### Task statement
Copy the records below, swapping "baseboard" for "skirting board" and leaving everything else unchanged.

[Stored items]
= = = = = = =

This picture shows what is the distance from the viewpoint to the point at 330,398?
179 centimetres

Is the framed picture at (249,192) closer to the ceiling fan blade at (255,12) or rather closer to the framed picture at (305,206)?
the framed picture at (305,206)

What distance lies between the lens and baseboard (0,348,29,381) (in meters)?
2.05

= = = = = = =

### Full solution
This picture shows what is the distance from the viewpoint to the point at 330,398?
179 centimetres

Is the framed picture at (249,192) closer to the ceiling fan blade at (255,12) or rather closer to the framed picture at (305,206)?
the framed picture at (305,206)

What distance lies between the lens and skirting board (0,348,29,381) (in meters)?
2.05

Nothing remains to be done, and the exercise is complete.